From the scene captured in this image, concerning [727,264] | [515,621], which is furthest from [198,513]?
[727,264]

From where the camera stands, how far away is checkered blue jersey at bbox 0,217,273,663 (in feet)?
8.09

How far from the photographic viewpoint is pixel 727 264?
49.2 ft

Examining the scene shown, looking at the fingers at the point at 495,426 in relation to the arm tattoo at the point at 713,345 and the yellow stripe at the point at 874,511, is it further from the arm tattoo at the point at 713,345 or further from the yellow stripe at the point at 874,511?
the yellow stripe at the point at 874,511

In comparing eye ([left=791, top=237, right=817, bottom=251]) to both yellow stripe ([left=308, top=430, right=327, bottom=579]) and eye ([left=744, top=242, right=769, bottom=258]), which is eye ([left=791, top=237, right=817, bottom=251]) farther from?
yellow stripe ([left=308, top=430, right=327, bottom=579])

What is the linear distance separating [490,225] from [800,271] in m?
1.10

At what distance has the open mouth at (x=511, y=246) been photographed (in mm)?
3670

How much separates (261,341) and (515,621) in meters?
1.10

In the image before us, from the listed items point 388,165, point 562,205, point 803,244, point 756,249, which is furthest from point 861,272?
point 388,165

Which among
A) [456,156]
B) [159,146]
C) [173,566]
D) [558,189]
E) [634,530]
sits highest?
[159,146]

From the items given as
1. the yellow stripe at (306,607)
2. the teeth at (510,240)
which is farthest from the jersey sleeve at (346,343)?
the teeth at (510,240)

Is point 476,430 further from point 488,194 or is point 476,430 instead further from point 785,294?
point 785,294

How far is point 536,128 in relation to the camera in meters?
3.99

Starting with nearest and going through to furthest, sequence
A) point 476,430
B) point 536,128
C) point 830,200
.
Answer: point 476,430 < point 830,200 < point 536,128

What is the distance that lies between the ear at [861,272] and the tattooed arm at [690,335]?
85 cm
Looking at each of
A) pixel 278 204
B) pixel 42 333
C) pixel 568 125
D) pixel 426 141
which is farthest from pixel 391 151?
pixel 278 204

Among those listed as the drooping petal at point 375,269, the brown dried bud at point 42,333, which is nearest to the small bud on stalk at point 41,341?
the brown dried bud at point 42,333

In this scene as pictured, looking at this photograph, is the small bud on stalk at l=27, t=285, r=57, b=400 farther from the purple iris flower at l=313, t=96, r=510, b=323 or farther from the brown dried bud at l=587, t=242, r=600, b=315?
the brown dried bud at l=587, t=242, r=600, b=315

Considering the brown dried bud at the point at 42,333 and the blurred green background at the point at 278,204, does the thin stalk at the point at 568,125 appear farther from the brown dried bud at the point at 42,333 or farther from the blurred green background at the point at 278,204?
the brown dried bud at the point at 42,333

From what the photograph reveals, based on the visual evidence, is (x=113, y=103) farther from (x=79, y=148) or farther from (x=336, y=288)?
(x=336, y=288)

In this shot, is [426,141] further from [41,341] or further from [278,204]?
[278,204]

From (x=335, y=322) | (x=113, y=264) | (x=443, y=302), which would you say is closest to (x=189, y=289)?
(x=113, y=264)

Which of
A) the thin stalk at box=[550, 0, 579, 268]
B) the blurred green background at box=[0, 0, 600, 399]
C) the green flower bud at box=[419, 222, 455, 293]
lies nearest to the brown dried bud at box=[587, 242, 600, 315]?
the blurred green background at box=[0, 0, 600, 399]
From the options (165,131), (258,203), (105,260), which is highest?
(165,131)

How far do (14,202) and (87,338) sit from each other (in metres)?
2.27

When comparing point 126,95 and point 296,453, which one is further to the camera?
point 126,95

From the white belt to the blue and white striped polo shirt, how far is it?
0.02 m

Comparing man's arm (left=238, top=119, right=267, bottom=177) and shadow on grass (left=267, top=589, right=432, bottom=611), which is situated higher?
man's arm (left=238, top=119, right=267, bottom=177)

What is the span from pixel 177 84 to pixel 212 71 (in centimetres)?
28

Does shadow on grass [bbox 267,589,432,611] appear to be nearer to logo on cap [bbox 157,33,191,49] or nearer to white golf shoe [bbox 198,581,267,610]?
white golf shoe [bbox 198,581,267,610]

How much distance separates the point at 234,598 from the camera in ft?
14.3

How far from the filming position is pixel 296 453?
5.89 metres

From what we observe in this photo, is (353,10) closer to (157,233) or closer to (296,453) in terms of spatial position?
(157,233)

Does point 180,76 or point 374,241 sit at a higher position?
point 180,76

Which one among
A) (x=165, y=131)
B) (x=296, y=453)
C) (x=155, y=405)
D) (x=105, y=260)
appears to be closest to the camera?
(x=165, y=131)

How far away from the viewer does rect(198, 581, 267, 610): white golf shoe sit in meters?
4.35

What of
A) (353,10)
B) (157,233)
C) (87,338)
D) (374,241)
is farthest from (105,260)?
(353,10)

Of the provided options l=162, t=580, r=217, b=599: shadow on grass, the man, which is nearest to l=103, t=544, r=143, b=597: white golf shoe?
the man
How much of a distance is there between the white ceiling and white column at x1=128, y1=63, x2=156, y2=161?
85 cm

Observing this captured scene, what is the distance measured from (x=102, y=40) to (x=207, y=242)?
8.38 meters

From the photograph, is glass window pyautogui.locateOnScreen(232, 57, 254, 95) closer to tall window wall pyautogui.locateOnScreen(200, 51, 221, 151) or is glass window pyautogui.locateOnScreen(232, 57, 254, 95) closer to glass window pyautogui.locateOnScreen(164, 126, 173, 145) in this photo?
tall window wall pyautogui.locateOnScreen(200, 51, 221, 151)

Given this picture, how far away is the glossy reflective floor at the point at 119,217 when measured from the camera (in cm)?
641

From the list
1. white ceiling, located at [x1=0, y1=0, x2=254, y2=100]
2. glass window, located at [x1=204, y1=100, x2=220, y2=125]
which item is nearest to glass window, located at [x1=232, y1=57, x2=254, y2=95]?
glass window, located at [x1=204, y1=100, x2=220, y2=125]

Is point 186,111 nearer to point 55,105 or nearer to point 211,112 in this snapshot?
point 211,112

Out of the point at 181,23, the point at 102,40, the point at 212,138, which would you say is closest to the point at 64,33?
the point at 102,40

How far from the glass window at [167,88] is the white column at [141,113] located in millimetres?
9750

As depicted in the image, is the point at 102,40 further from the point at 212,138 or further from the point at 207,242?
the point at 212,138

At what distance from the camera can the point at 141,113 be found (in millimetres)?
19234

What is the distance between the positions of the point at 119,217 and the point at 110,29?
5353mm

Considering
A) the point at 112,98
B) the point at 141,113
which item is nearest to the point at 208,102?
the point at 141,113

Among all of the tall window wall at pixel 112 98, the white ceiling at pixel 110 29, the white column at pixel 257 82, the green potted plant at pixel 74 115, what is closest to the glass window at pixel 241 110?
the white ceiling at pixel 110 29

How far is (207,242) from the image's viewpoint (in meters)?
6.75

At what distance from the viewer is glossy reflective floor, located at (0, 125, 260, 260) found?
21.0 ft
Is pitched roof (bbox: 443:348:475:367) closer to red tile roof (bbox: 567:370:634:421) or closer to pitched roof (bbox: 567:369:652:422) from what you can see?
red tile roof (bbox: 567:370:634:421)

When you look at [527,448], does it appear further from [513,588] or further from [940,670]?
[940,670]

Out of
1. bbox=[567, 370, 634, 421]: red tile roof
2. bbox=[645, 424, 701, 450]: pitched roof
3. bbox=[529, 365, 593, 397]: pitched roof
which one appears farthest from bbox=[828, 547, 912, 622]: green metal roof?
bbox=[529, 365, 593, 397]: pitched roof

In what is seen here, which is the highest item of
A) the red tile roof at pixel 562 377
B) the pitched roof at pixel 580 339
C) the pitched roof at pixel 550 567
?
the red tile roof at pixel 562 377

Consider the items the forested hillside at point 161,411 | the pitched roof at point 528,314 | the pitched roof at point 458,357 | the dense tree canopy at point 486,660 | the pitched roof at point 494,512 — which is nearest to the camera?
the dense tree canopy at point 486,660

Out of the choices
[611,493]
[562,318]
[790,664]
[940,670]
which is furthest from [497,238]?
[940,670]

-.-.-

> **What the task requires**: Copy the lines of the listing exactly, starting at the line that contains "Considering the brown" and ending at the line that contains "5.89 metres", with both of those lines included.

> **Result**:
Considering the brown dried bud at the point at 42,333 and the blurred green background at the point at 278,204, does the thin stalk at the point at 568,125 appear farther from the brown dried bud at the point at 42,333 or farther from the blurred green background at the point at 278,204?
the brown dried bud at the point at 42,333

From what the photograph reveals, based on the visual evidence, is (x=113, y=103) farther from (x=79, y=148) or farther from (x=336, y=288)?
(x=336, y=288)

In this shot, is [426,141] further from [41,341] or further from [278,204]?
[278,204]

From (x=335, y=322) | (x=113, y=264) | (x=443, y=302), which would you say is closest to (x=189, y=289)?
(x=113, y=264)

Which of
A) the thin stalk at box=[550, 0, 579, 268]
B) the blurred green background at box=[0, 0, 600, 399]
C) the green flower bud at box=[419, 222, 455, 293]
lies nearest to the brown dried bud at box=[587, 242, 600, 315]?
the blurred green background at box=[0, 0, 600, 399]
From the options (165,131), (258,203), (105,260), which is highest?
(165,131)

How far do (14,202) and (87,338) sit from each other (in metres)?
2.27

When comparing point 126,95 and point 296,453, which one is further to the camera?
point 126,95

From the white belt to the blue and white striped polo shirt, how far is it?
0.02 m

Comparing man's arm (left=238, top=119, right=267, bottom=177) and shadow on grass (left=267, top=589, right=432, bottom=611), which is situated higher?
man's arm (left=238, top=119, right=267, bottom=177)

What is the span from pixel 177 84 to pixel 212 71 (in centimetres)?
28

Does shadow on grass [bbox 267,589,432,611] appear to be nearer to logo on cap [bbox 157,33,191,49] or nearer to white golf shoe [bbox 198,581,267,610]?
white golf shoe [bbox 198,581,267,610]

How much distance separates the point at 234,598 from the camera in ft?
14.3

How far from the filming position is pixel 296 453?
5.89 metres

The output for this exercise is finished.